A storefront can also be a website, so it depends on where you read it and how it was used.

A storefront usually means that people can actually place orders online for your products.



> I would greatly appreciate any need to know info regarding E-Commerce.


Feel free to post any specific questions you may have and we can help you out.

For research, you can check out the following threads about ecommerce and shopping carts.

This is also a good starter thread:
http://www.t-shirtforums.com/ecommerce-site-design/t1849.html


----------



## TwentyFourSeven (Mar 9, 2007)

Rodney said:


> A storefront can also be a website, so it depends on where you read it and how it was used.
> 
> A storefront usually means that people can actually place orders online for your products.
> 
> ...


Thank's Rodney you have provided me with a wealth of information!!! 

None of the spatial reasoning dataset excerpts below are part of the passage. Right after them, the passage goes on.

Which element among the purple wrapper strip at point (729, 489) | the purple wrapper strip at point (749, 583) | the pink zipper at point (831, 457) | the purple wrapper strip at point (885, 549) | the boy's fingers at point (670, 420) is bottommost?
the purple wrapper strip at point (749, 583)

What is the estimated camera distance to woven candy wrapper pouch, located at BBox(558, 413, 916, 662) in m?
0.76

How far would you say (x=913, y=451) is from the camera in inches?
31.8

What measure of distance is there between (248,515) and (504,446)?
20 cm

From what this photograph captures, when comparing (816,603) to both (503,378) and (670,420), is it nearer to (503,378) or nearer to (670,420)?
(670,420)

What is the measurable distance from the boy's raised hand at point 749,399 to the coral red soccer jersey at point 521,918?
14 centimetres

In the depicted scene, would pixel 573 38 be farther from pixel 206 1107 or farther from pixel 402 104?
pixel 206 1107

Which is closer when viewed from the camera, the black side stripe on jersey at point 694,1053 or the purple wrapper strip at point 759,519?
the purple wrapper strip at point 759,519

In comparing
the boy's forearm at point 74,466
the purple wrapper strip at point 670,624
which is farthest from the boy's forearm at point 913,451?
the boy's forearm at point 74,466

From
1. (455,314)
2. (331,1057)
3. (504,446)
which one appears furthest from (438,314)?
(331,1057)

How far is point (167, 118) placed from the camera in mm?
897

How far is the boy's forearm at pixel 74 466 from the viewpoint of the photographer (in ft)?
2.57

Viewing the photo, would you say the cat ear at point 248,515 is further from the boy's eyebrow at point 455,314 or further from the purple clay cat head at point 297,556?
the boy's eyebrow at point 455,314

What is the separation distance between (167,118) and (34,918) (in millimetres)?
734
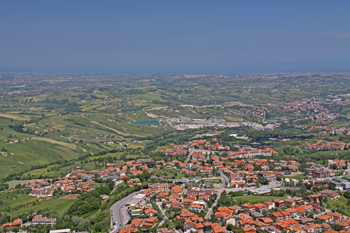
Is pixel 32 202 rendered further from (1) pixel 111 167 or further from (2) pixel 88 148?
(2) pixel 88 148

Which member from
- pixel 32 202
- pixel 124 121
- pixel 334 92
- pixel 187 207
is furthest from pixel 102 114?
pixel 334 92

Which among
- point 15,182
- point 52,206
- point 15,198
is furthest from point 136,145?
point 52,206

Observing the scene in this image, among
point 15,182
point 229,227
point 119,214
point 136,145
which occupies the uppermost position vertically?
point 229,227

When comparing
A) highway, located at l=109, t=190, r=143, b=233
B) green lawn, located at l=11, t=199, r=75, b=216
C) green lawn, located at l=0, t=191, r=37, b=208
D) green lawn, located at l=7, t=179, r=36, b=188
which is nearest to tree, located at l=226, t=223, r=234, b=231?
highway, located at l=109, t=190, r=143, b=233

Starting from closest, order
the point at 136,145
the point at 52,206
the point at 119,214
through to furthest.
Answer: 1. the point at 119,214
2. the point at 52,206
3. the point at 136,145

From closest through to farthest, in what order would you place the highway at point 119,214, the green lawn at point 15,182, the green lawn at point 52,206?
the highway at point 119,214
the green lawn at point 52,206
the green lawn at point 15,182

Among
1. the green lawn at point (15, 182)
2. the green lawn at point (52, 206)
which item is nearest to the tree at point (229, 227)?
the green lawn at point (52, 206)

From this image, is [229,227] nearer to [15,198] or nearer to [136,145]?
[15,198]

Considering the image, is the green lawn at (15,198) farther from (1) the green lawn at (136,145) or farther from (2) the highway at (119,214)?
(1) the green lawn at (136,145)

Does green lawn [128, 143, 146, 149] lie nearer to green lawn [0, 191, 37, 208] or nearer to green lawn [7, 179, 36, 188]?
green lawn [7, 179, 36, 188]

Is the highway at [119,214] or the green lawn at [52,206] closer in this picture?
the highway at [119,214]
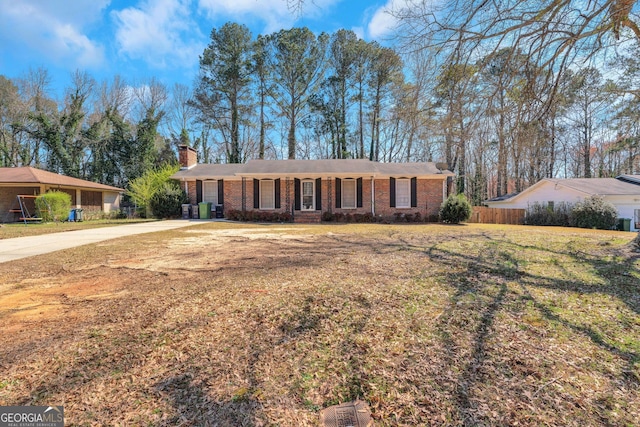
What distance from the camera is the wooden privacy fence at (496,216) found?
17266 mm

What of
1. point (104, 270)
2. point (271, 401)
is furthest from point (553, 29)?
point (104, 270)

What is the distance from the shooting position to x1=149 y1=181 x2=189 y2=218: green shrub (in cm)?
1667

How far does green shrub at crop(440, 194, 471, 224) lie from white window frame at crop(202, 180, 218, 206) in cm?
1294

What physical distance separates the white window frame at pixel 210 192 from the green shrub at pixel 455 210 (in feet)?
42.5

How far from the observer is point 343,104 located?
27.5 metres

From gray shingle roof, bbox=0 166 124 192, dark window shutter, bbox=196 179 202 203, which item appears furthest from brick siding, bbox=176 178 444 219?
gray shingle roof, bbox=0 166 124 192

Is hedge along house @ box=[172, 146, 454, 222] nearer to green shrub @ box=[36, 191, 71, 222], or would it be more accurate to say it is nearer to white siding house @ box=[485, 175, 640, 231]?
white siding house @ box=[485, 175, 640, 231]

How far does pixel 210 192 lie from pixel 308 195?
6003mm

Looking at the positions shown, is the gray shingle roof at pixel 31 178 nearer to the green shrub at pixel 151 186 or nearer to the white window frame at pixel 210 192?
the green shrub at pixel 151 186

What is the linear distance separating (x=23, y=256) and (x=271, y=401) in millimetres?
6907

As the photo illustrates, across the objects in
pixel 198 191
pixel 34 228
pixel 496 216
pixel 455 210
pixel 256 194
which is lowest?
pixel 496 216

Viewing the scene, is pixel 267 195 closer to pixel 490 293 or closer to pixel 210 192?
pixel 210 192

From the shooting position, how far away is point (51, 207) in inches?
612

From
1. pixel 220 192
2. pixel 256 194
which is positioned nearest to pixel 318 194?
pixel 256 194
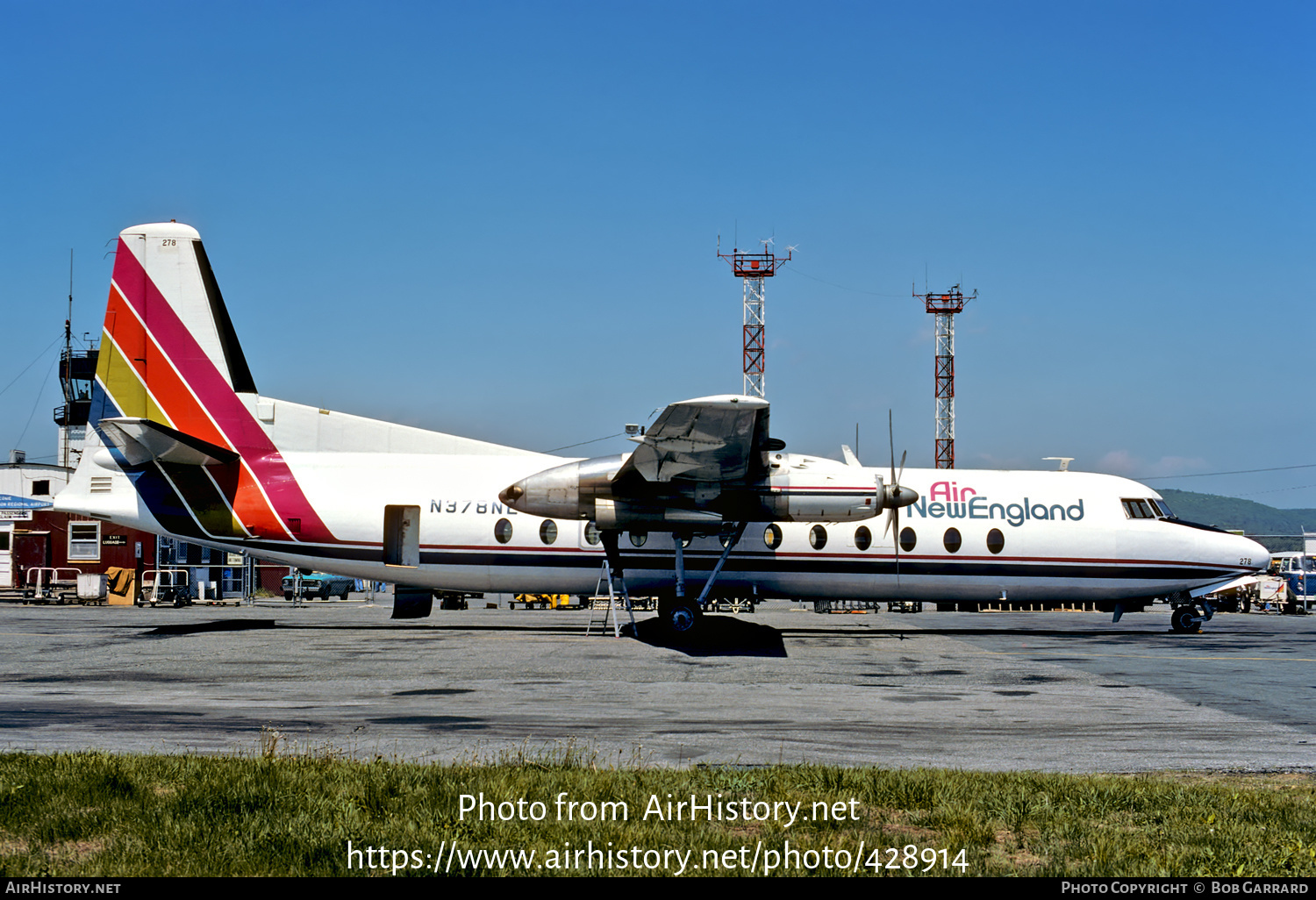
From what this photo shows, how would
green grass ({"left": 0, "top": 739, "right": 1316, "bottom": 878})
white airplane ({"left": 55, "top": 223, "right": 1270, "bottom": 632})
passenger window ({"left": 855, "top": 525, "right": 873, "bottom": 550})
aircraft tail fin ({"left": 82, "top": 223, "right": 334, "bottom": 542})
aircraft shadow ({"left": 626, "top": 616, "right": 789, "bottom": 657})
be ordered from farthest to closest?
1. passenger window ({"left": 855, "top": 525, "right": 873, "bottom": 550})
2. aircraft tail fin ({"left": 82, "top": 223, "right": 334, "bottom": 542})
3. white airplane ({"left": 55, "top": 223, "right": 1270, "bottom": 632})
4. aircraft shadow ({"left": 626, "top": 616, "right": 789, "bottom": 657})
5. green grass ({"left": 0, "top": 739, "right": 1316, "bottom": 878})

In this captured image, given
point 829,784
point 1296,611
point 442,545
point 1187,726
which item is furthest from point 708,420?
point 1296,611

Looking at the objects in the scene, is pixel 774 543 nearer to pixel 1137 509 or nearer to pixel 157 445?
pixel 1137 509

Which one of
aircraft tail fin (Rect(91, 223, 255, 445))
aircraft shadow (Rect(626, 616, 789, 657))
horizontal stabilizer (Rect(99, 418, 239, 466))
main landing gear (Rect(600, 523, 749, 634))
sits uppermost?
aircraft tail fin (Rect(91, 223, 255, 445))

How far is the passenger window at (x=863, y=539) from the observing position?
75.0 feet

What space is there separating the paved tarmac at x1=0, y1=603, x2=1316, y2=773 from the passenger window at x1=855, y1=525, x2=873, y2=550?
220cm

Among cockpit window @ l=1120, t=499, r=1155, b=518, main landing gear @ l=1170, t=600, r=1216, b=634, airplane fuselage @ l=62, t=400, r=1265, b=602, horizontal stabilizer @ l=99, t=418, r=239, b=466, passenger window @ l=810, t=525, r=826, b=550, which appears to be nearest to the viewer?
horizontal stabilizer @ l=99, t=418, r=239, b=466

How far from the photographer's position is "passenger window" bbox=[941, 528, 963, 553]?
23031mm

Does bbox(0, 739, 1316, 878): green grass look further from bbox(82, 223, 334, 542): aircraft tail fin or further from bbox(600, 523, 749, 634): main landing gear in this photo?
bbox(82, 223, 334, 542): aircraft tail fin

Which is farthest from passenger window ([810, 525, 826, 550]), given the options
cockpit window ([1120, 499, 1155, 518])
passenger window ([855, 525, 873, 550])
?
cockpit window ([1120, 499, 1155, 518])

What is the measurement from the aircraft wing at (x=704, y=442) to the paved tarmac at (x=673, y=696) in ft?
11.9

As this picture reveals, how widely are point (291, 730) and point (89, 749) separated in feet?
5.90

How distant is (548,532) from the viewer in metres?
22.5

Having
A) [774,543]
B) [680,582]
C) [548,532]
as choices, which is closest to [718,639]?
[680,582]
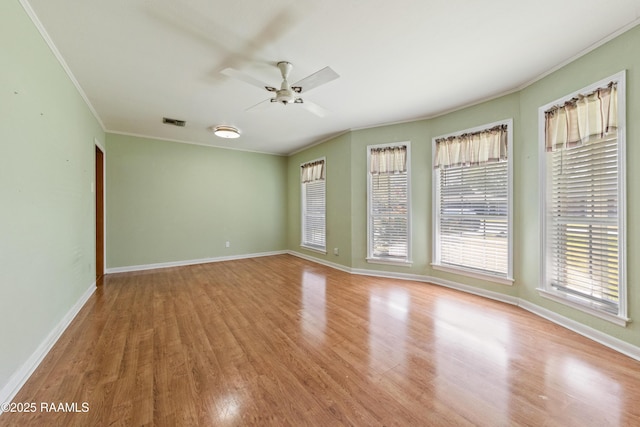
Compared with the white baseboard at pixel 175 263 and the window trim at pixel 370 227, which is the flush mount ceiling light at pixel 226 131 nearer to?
the window trim at pixel 370 227

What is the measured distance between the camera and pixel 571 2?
1740mm

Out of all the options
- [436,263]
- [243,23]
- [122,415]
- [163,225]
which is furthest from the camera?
[163,225]

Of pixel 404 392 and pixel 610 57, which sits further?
pixel 610 57

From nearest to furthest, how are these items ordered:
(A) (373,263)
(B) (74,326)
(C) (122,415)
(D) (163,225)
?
(C) (122,415) < (B) (74,326) < (A) (373,263) < (D) (163,225)

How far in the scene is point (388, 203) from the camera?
428 cm

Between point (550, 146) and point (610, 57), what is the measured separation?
0.79m

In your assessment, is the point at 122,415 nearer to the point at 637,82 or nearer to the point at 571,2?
the point at 571,2

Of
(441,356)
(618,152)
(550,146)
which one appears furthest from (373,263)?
(618,152)

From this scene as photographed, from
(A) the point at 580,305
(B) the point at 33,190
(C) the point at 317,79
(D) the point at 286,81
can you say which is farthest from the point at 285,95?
(A) the point at 580,305

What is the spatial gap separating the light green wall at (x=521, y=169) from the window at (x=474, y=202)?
111 mm

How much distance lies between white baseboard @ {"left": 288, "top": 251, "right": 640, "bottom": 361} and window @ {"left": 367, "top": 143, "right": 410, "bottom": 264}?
0.89 feet

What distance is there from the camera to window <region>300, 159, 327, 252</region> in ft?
17.7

I want a Storefront that is a website. I want people to visit the site and be able to place orders too.


----------



## TwentyFourSeven (Mar 9, 2007)

Mystic, I want to employ both of the strategies you mentioned. My shipping time will depend on what they want and how they want it, but I definately want to deliver the product in the fastest and most cost effective way.


----------



## Mystic (Nov 26, 2006)

Mark,

Just wanted to let you know about a usefull tool that I found at usps.com, we use it quiet a bit to determine the best way to send out packages out. It's called Shipping Assistant 3.0 and it has been a wonderful tool for us as small business owners. 
Hope this helps.


----------



## Rodney (Nov 3, 2004)

Mystic said:


> Mark,
> 
> Just wanted to let you know about a usefull tool that I found at usps.com, we use it quiet a bit to determine the best way to send out packages out. It's called Shipping Assistant 3.0 and it has been a wonderful tool for us as small business owners.
> Hope this helps.


I also like the quick cost quoter on the homepage of iship.com for checking different carriers.


----------